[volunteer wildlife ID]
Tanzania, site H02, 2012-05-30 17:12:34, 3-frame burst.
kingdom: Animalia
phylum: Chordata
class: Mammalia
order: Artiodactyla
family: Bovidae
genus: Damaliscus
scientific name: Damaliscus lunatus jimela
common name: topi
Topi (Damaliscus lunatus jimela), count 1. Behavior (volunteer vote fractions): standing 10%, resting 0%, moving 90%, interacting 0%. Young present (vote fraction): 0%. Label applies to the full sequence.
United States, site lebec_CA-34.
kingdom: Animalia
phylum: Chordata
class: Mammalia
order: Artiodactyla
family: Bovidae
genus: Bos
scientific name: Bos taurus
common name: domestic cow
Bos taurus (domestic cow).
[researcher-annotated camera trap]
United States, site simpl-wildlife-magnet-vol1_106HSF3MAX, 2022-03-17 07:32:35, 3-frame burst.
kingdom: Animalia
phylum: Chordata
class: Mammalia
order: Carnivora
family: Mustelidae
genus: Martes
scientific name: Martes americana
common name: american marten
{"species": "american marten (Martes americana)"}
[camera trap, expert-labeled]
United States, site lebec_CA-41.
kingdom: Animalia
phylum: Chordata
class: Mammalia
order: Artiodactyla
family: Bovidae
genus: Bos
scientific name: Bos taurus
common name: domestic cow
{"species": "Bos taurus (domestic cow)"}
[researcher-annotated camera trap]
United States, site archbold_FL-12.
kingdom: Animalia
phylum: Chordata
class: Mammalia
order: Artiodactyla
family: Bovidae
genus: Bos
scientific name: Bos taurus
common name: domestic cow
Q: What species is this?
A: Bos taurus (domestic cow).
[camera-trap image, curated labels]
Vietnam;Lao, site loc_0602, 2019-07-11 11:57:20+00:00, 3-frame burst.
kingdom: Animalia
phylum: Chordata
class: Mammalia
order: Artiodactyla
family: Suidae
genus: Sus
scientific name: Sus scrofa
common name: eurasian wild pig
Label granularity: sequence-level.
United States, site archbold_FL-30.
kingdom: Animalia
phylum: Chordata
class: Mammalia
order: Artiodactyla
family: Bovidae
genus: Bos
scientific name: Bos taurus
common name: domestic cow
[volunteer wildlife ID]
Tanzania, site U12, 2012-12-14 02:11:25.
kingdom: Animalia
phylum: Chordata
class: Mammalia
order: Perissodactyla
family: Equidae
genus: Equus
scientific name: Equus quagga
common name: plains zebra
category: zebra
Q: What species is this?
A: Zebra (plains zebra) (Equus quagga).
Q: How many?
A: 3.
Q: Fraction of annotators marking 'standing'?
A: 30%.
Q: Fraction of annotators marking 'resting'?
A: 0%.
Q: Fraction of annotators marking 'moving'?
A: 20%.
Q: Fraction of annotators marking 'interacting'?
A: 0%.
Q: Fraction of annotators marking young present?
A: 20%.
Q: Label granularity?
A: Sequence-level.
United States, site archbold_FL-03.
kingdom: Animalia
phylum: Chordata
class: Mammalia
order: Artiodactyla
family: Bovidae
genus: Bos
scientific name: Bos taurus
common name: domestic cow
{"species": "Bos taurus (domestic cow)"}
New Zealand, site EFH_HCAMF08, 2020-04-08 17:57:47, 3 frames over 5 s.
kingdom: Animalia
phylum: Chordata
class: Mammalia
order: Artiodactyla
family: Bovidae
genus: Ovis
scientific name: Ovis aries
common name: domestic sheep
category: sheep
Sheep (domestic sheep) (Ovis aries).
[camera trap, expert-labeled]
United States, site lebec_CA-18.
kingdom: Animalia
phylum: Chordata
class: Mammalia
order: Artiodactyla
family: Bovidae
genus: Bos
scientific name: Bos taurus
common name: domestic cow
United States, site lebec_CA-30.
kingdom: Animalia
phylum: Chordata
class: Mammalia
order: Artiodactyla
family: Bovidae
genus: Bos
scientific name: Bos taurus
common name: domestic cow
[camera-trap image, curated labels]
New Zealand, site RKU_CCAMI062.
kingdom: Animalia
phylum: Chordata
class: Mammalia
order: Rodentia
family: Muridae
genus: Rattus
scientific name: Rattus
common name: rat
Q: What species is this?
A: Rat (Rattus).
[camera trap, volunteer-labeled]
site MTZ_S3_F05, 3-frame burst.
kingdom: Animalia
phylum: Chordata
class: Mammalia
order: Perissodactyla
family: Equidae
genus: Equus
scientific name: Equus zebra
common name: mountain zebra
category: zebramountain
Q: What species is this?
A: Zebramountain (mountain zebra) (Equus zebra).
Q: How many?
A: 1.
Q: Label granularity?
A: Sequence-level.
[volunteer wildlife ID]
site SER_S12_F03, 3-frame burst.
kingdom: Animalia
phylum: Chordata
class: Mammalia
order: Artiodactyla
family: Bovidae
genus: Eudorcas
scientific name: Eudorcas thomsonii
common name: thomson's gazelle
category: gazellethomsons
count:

DIRECTIONS
Look above for the line that contains "genus: Eudorcas". That line and every line after it through the end of the data must be written out exactly, with nothing else.

ANSWER TO THIS PROBLEM
genus: Eudorcas
scientific name: Eudorcas thomsonii
common name: thomson's gazelle
category: gazellethomsons
count:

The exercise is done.